O problema foi admitido pelo secretário Nacional de Proteção e Defesa Civil do Ministério da Integração e do Desenvolvimento Regional, Wolnei Wolff, em declarações à imprensa. Segundo o órgão, uma nova versão do sistema já está em desenvolvimento para reforçar a proteção digital da plataforma.

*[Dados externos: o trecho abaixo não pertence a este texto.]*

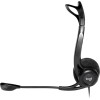 Logitech 960 USB Computer Headset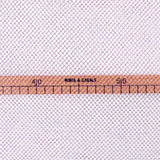 Rede Metálica Rígida Roxo - Ribes y Casals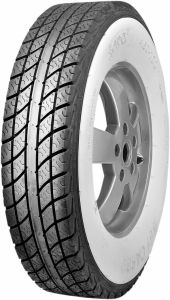 Mitas 70000734 b 61 gumiabroncs Motorkerékpár gumiabroncs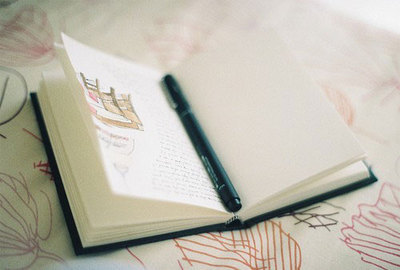 湖北成人高考准考证怎么领取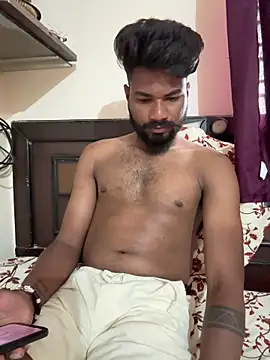 blr boi online show from 04-10-26, 04:50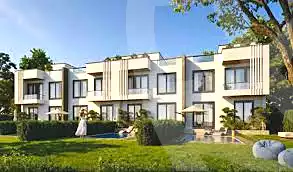 https://aqarmap.com.eg/ar/listing/6892372-for-sale-cairo-new-administrative-capital-r8-qamari-compound-new-event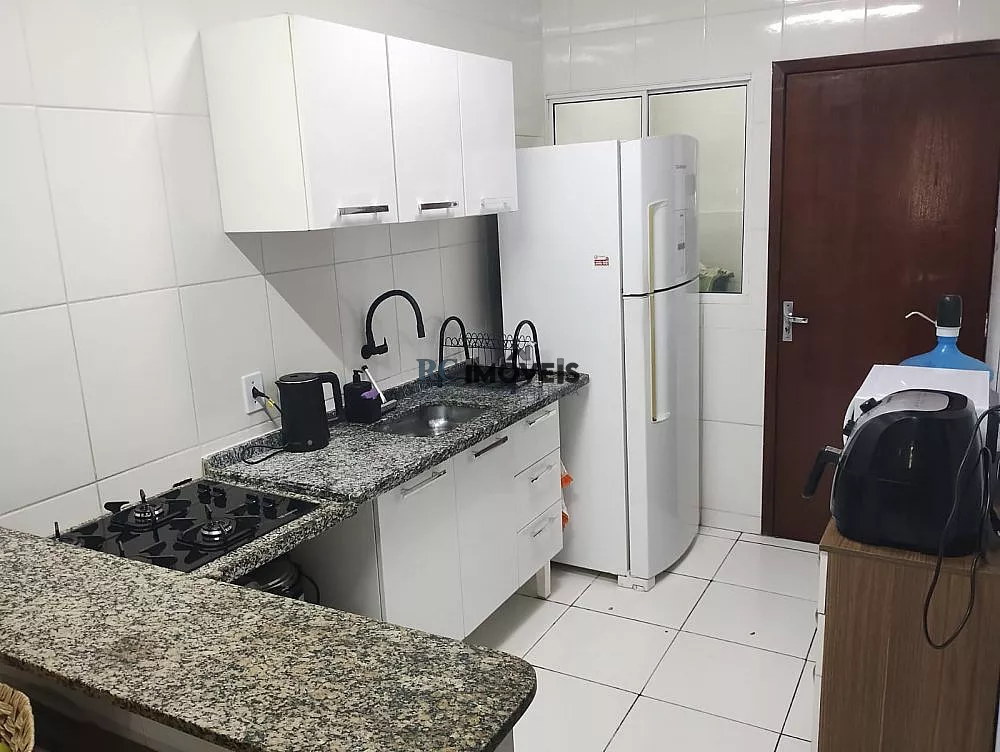 Casa, 2 quartos, 118 m² - Foto 22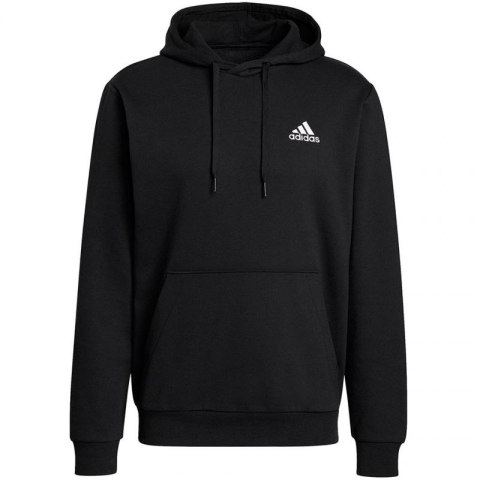 Bluza adidas Essentials Fleece M GV5294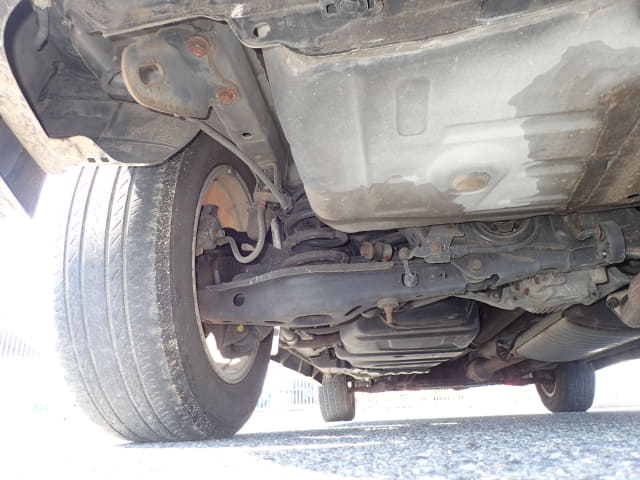 TOYOTA RAV4 thumbnail 15
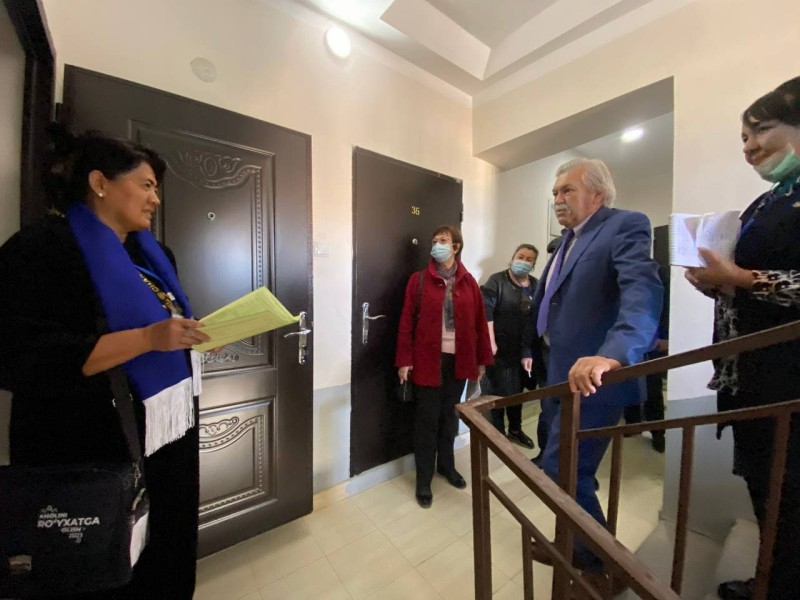 yashnanana_16_11_21_ichi5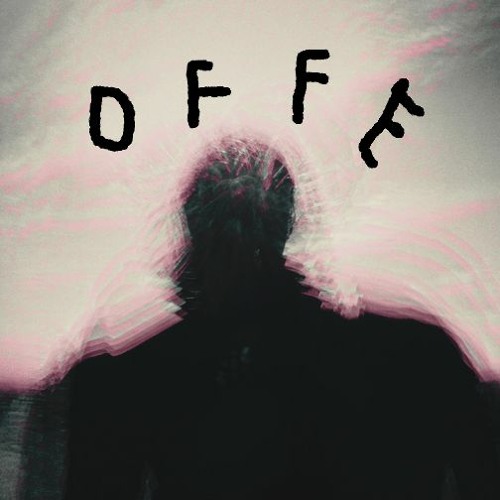 Offe’s avatar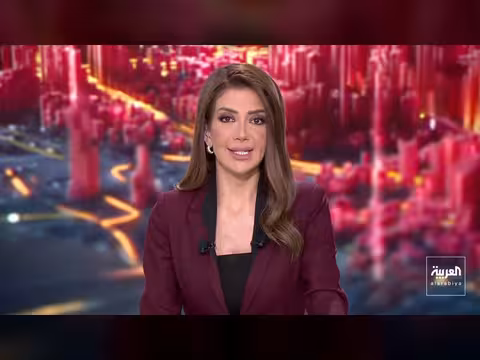 حماس تعلن التوصل لاتفاق مع إسرائيل والجهاد تتحفظ على الصيغة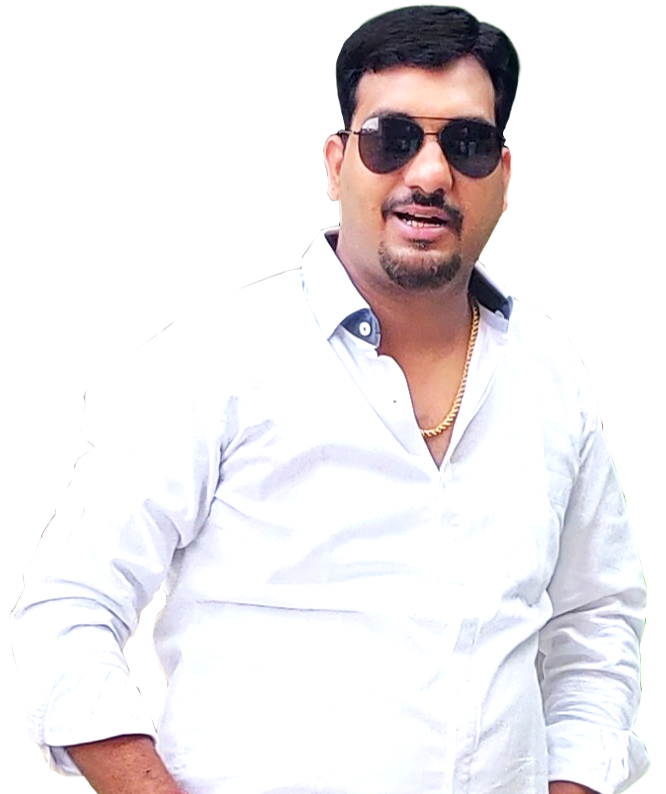 Best Web Consultants Jaipur India - Jaipur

O Defesa Civil Alerta foi implementado após determinação da Agência Nacional de Telecomunicações (Anatel), que em 2023 estabeleceu a migração do envio de avisos emergenciais por SMS para a tecnologia Cell Broadcast. O recurso permite disparar mensagens sonoras e visuais diretamente para celulares em áreas sob risco.
A ferramenta é usada para alertar sobre situações como inundações, deslizamentos, tufões e rompimento de barragens. O funcionamento começa a partir de informações enviadas por órgãos de monitoramento, que geram o alerta e o encaminham para os aparelhos da região afetada.
Uma das vantagens do sistema é que ele não depende de cadastro prévio nem de conexão com Wi-Fi ou pacote de dados. Os avisos podem ser classificados como severos ou extremos. No caso dos extremos, o celular emite um sinal sonoro que só é interrompido pelo usuário.
As mensagens falsas enviadas nesta madrugada estavam na categoria extrema. O sistema, segundo as autoridades, só deveria ser operado por profissionais treinados e autorizados pelo Centro Nacional de Gerenciamento de Riscos e Desastres, o que levou o caso a ser tratado como incidente de segurança cibernética.
A principal dificuldade, neste caso, é medir quantas pessoas foram alcançadas. Isso porque os disparos não seguiram o padrão normal de operação da Defesa Civil Alerta e foram distribuídos de forma aleatória.
O Ministério da Integração informou ainda que a regulamentação do serviço foi publicada em 2023, atribuindo à Secretaria Nacional de Proteção e Defesa Civil a gestão da plataforma. A Anatel, por sua vez, destacou que o sistema segue sendo considerado essencial para ações de prevenção e resposta a desastres.